By Marianela Toledo | Florida Watchdog

MIAMI — After Florida Today newspaper opinion writer Matt Reed playfully posited the possibility that Florida should be an independent nation, we took to the streets to ask Floridians what they thought of the idea.

“No way, good Lord!” said Silvia Núñez, a Cuban immigrant who has lived in the United States for more than 50 years. “You’ve got to be joking.”

That pretty much sums up the opinion of several people we approached, though Gabriel Prado did admit Florida has its own brand of weirdness.

“Although it seems like we are in our own world down here in South Florida, I don’t think it would be a good idea.”

“What are we going to do? Make Nicaraguans, Hondurans and Cubans bosses here while leaving the Americans up there?” Manuel Martinez asked. “We are the foreigners here.”

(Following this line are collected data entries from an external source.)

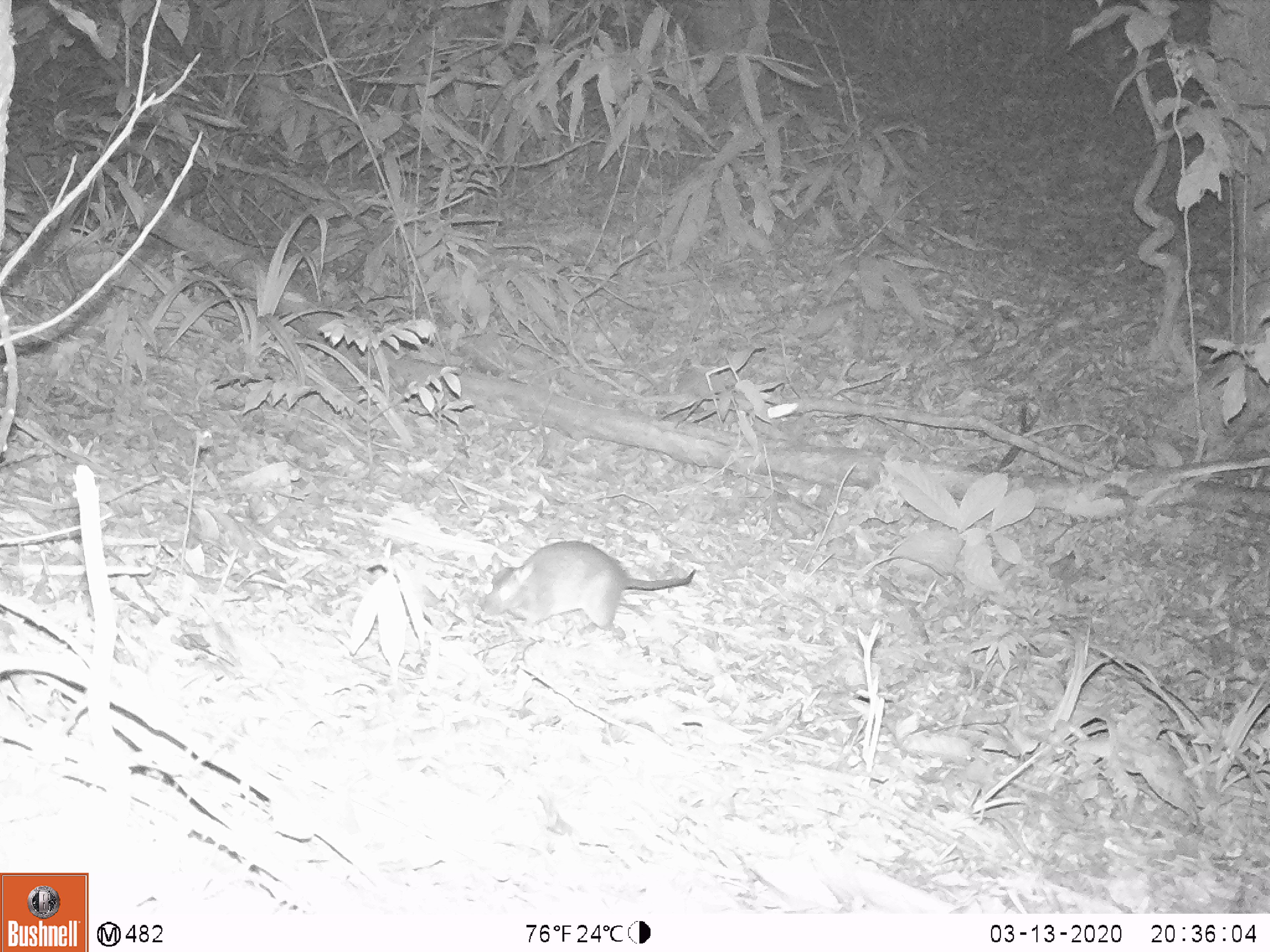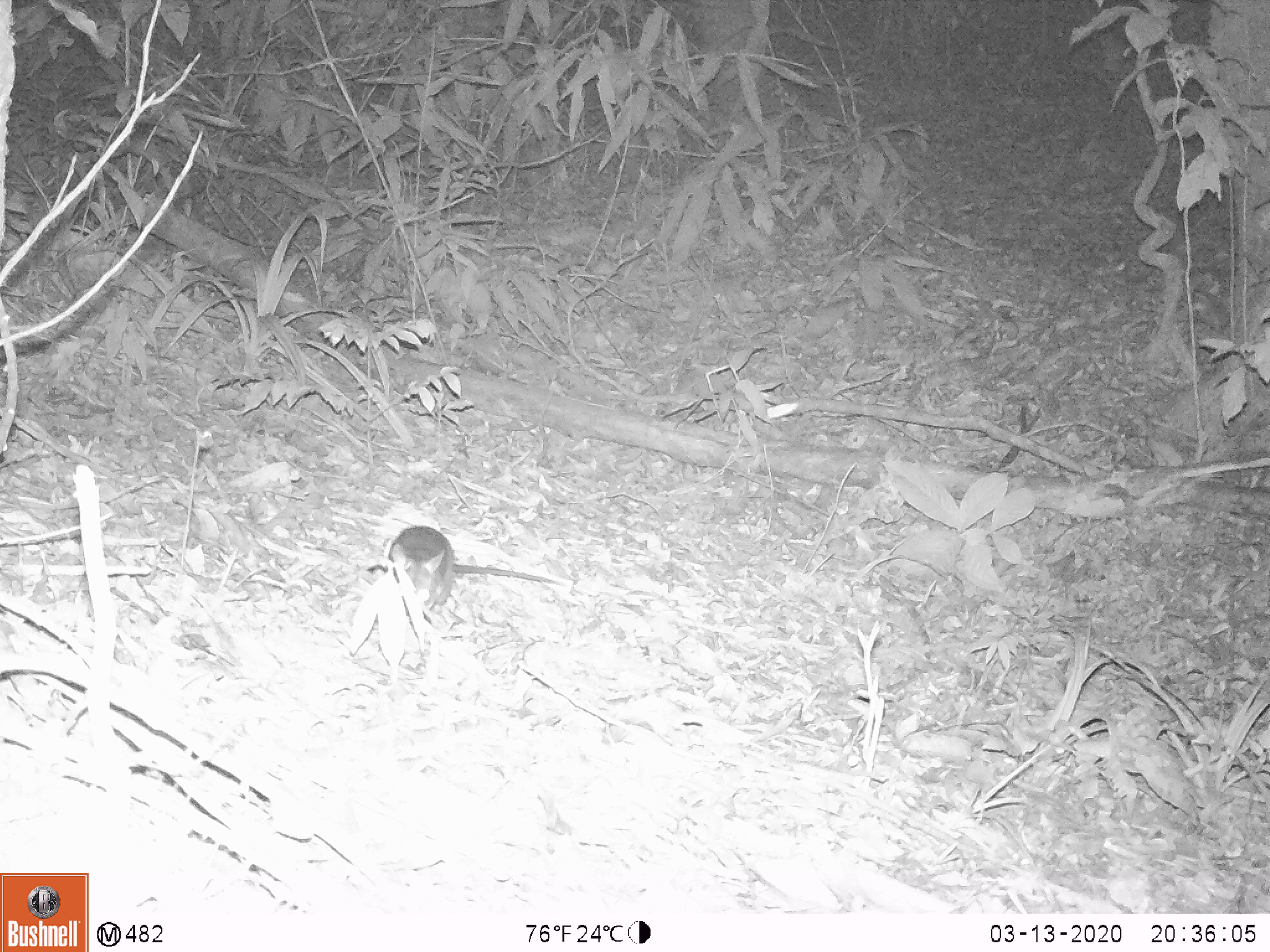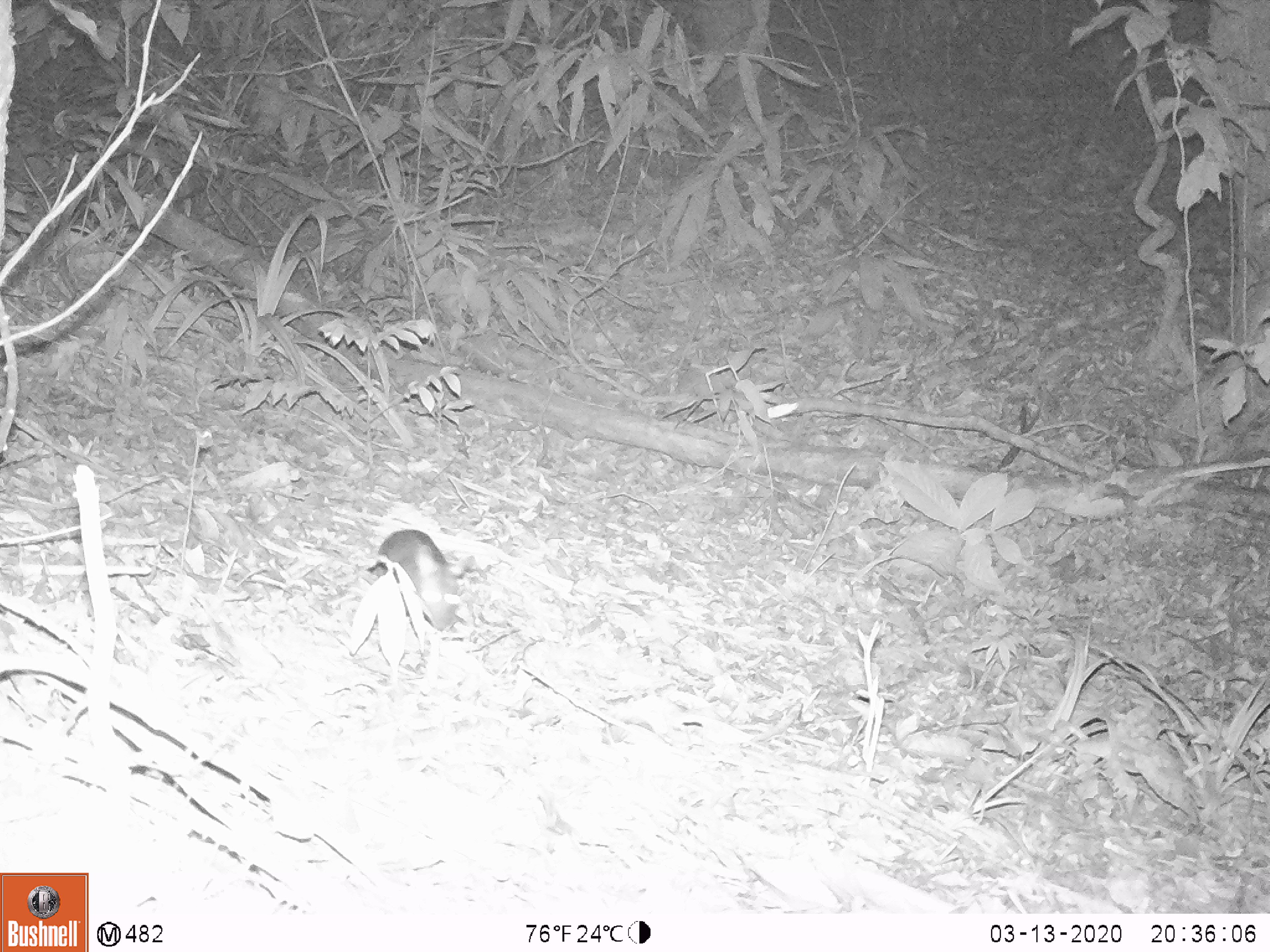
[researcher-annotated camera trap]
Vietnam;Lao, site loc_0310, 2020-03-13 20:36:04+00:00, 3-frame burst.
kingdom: Animalia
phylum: Chordata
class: Mammalia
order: Rodentia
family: Muridae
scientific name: Muridae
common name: old-world mice and rats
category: unidentified murid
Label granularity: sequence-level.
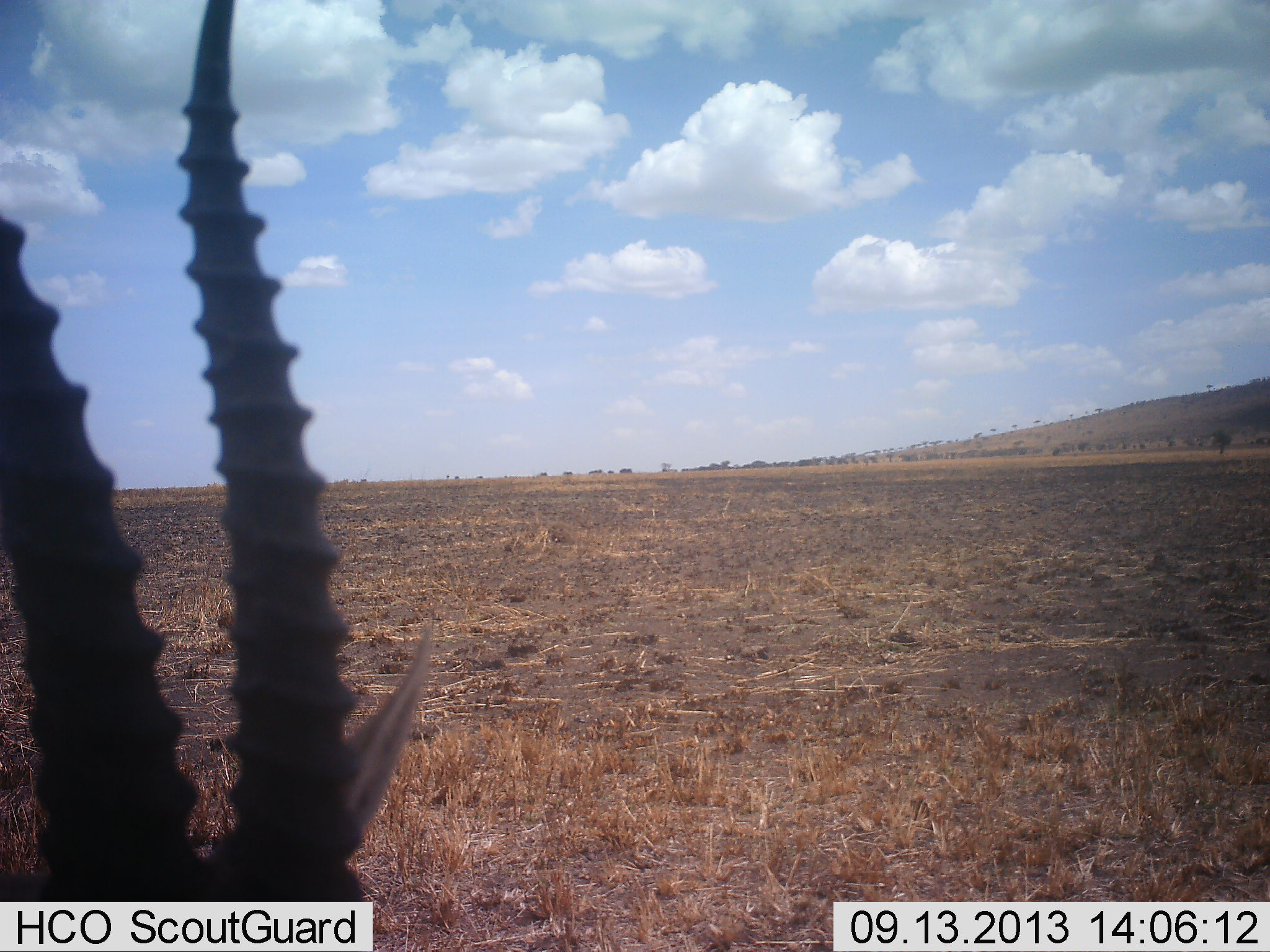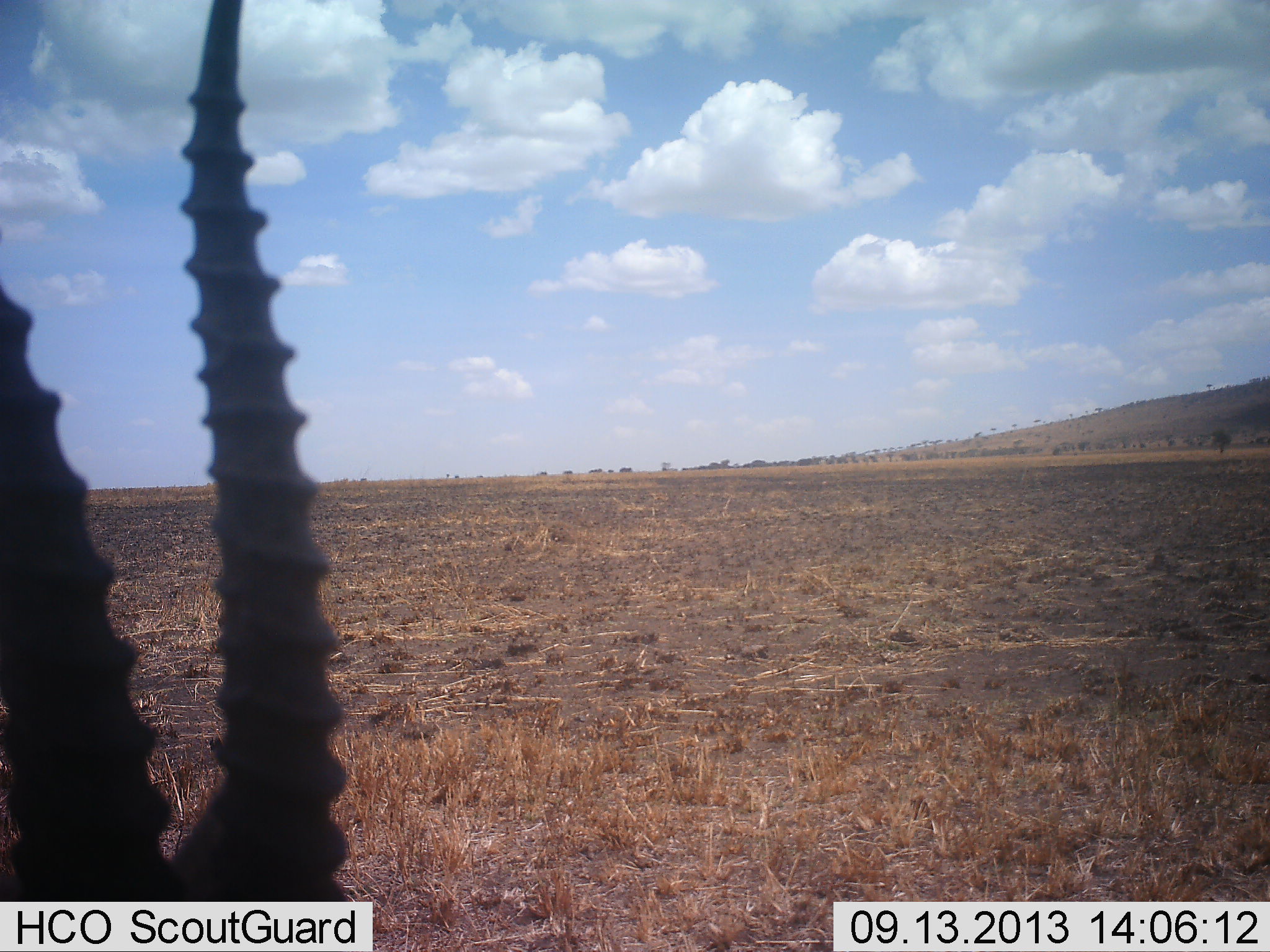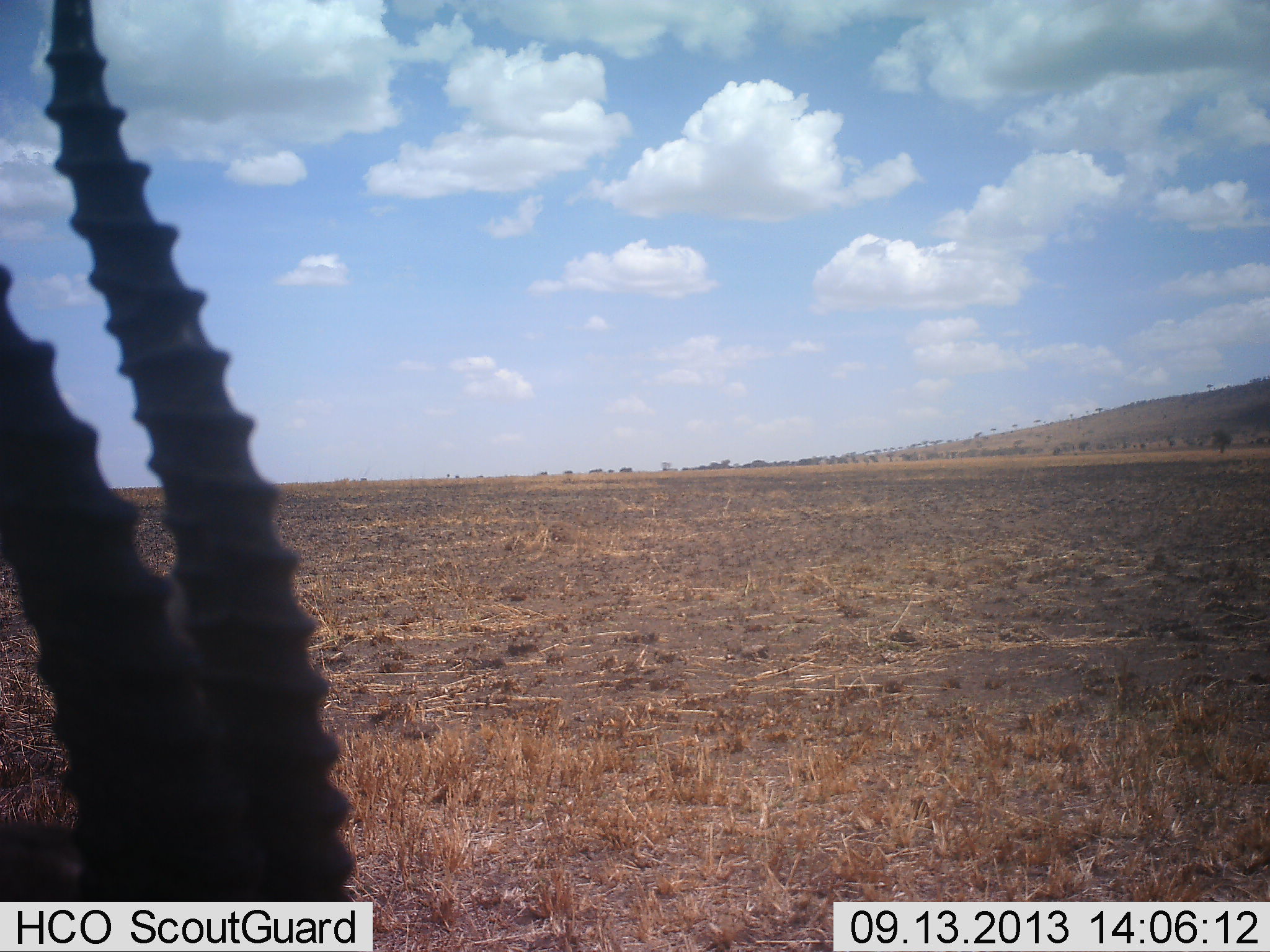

Even Florida’s real natives wanted to stay out of the fray.

The Seminole Indian Tribe wouldn’t comment or even take a position on the question of Florida independence. The Miccosukee Indian tribe didn’t return our phone calls.

So where did all this talk of indepence come from? Let’s call it the “Scotland copycat effect.” Scotland, you may have heard, voted last week to stay a part of the United Kingdom instead of breaking off to form an indpendent nation.

And it’s not just in Florida where the copycats are popping up. Oh, no. Texas wants in on the act, too.

Daniel Miller, president of the Texas Nationalist Movement and a sixth generation Texan who has been involved in Texas independence advocacy since 1996, wrote in a CNBC commentary that “Texas independence sentiment has been steadily rising over the last decade.”

“This was highlighted in a recent Reuters poll. The question was asked, ‘Do you support or oppose the idea of your state peacefully withdrawing from the USA and the federal government?’ In Texas, the numbers were surprising to some. In a state where the majority of the electorate is comprised of Republicans and Independents, among those groups, 51 percent support the independence of Texas.”

Contrary to popular belief, Texas has no more right to secede than any other state. But its 1845 annexation agreement does permit its division into as many as five states without federal approval.

Florida Today’s Reed wrote that last year 30,000 Floridians signed a petition for independence, but nothing came of it.